Content starts
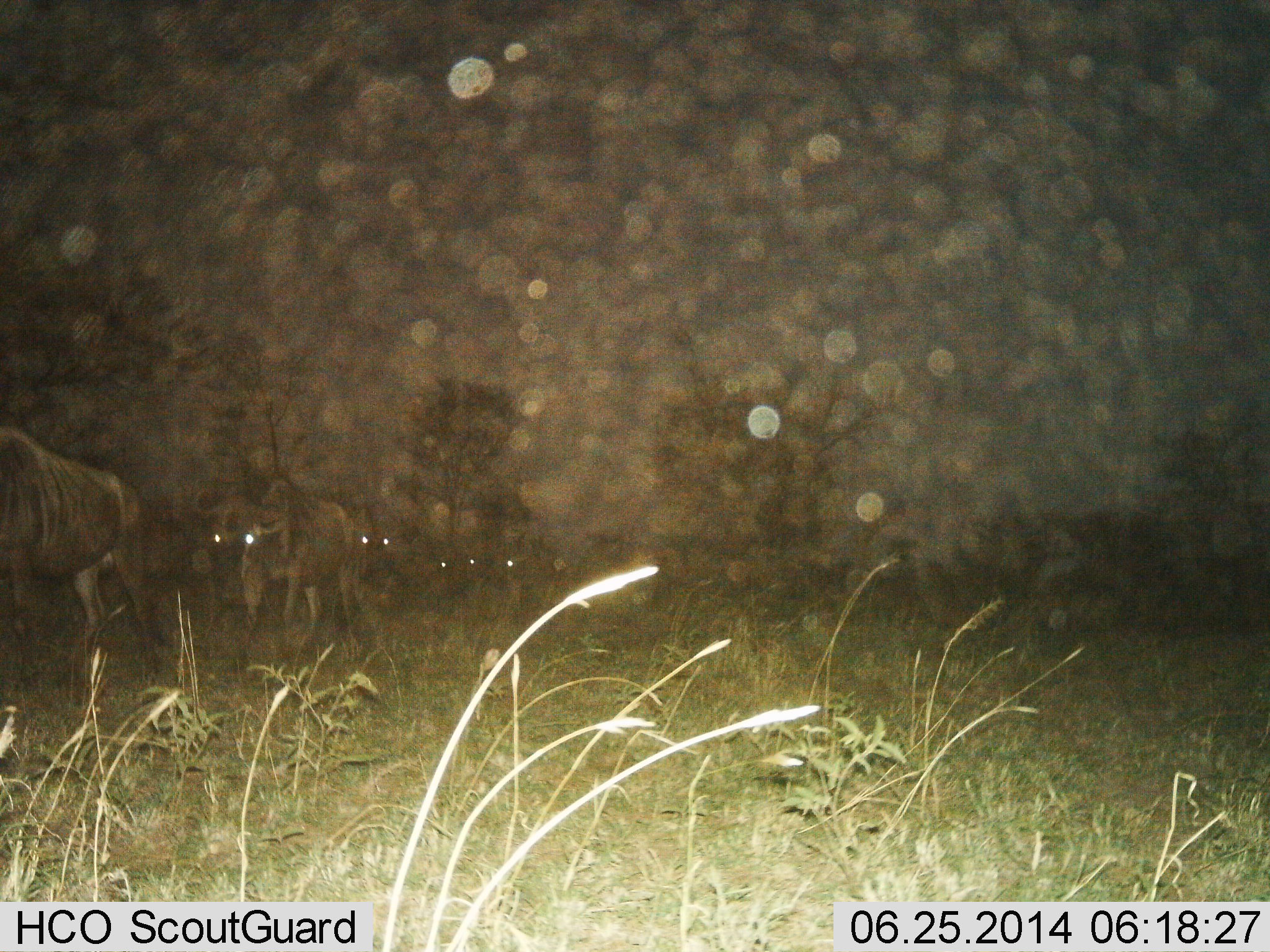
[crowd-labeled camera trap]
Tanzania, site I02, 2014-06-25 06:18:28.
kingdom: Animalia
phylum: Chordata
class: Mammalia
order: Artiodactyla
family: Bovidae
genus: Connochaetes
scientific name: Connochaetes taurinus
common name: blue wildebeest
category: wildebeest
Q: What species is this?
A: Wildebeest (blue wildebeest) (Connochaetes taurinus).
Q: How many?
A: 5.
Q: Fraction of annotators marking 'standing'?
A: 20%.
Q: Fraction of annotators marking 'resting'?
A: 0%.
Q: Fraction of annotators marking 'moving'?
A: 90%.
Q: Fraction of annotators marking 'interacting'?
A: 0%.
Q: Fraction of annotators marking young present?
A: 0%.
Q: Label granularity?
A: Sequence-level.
Content ends
Skip the images and write out the rest of the listing exactly.

WRITTEN SOLUTION:
[crowd-labeled camera trap]
Tanzania, site I02, 2014-06-25 06:18:28.
kingdom: Animalia
phylum: Chordata
class: Mammalia
order: Artiodactyla
family: Bovidae
genus: Connochaetes
scientific name: Connochaetes taurinus
common name: blue wildebeest
category: wildebeest
Q: What species is this?
A: Wildebeest (blue wildebeest) (Connochaetes taurinus).
Q: How many?
A: 5.
Q: Fraction of annotators marking 'standing'?
A: 20%.
Q: Fraction of annotators marking 'resting'?
A: 0%.
Q: Fraction of annotators marking 'moving'?
A: 90%.
Q: Fraction of annotators marking 'interacting'?
A: 0%.
Q: Fraction of annotators marking young present?
A: 0%.
Q: Label granularity?
A: Sequence-level.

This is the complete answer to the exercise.